CALIBRE REALTIME CHECK RECIPES
Calibre RealTime supports a verification technique known as check recipes, which allows STMicroelectronics designers to run only those checks they are interested in for a particular project task, rather than generating all DRC errors from the entire rule deck. This prevents unrelated error markers from overloading the layout design window. Without check recipes, designers can be distracted by seeing all the sign-off DRC errors that they are not interested in fixing at that particular moment. For example, the designers used check recipes to run specific 20nm checks, such as odd-loop checks and layout-dependent checks. The odd-loop recipe selected all the odd-loop checks by looking for the pattern “*odd cycle*” in the comments of the rule check.

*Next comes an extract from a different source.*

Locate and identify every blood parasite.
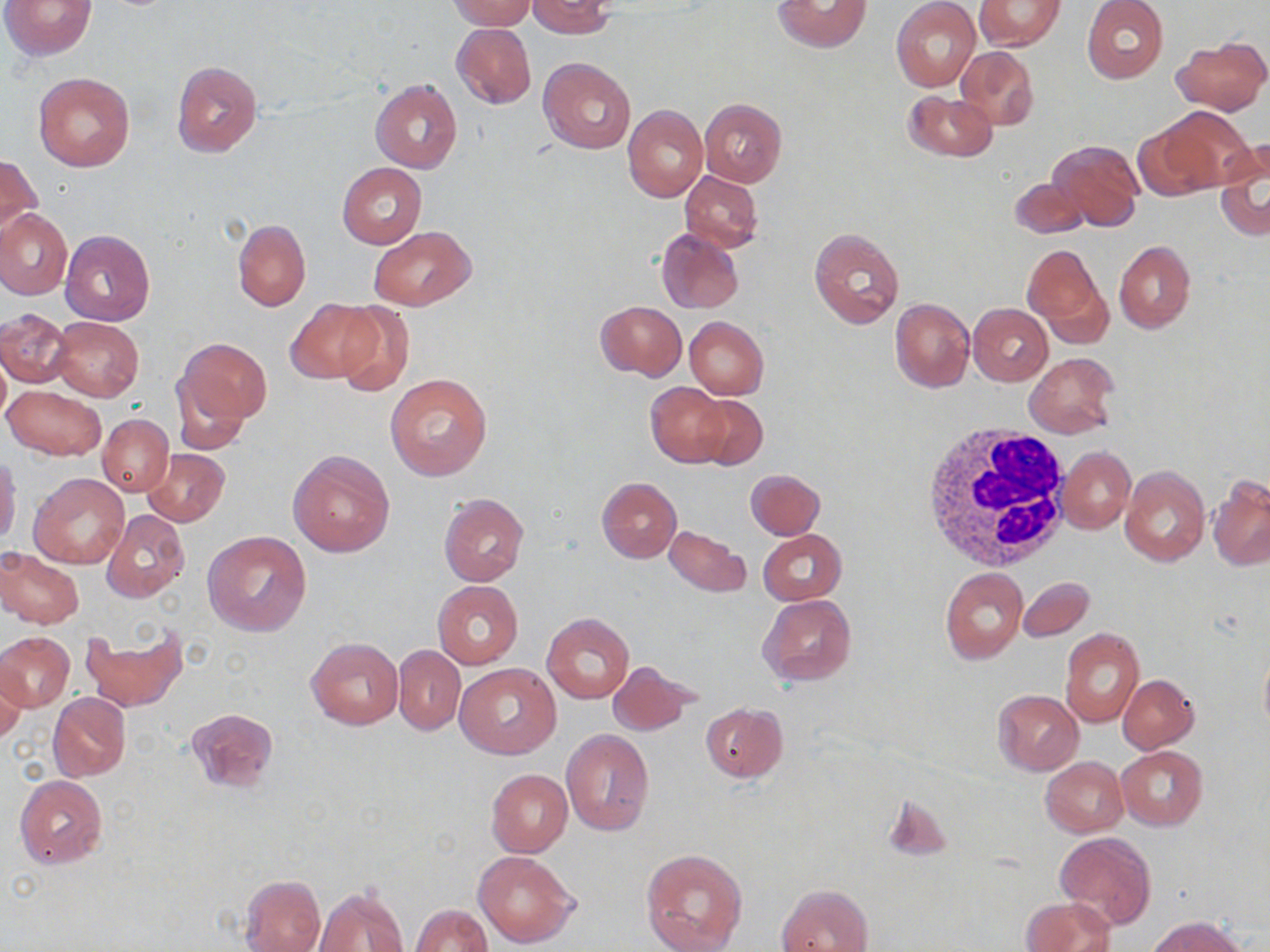
No blood parasites observed.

Check recipes can also exclude certain checks. When working on a cell design layout, the designers used a check recipe to turn off the full-chip density and antenna checks generating DRC violations that are irrelevant until the cell is placed in the larger design. Another check recipe was created for the 28nm FDSOI process, containing all the checks run when using batch Calibre, minus any density checks (they were working on a small PLL design block and did not want to run density checks, which are more appropriate for large designs).
In short, check recipes help designers stay focused on the job at hand, and improve their productivity by eliminating irrelevant distractions.
COLLABORATION AND ENHANCEMENT
STMicroelectronics and Mentor Graphics collaborate closely to ensure that Calibre RealTime usage in the ST design flow is seamless. This cooperation also led to some Calibre RealTime enhancements that now benefit all users of the tool:
■ Load and use Calibre Interactive™ runsets within Calibre RealTime
■ Launch the customization GUI from the Calibre RealTime toolbar
■ Allow Calibre RealTime to read “cut size” via specifications
■ Identify the check-name of a DRC error by clicking on the error marker
CONCLUSIONS
STMicroelectronics found that Calibre RealTime makes signoff DRC a natural part of custom and analog/mixed signal layout design flow. Designers get immediate full DRC feedback as they edit their designs, and can configure specific check recipes that specify a subset of the complete DRC rules to focus the checking at different stages of the design process. Overall, STMicroelectronics determined that using Calibre RealTime provided them with a 2-5X productivity improvement when creating and verifying custom designs.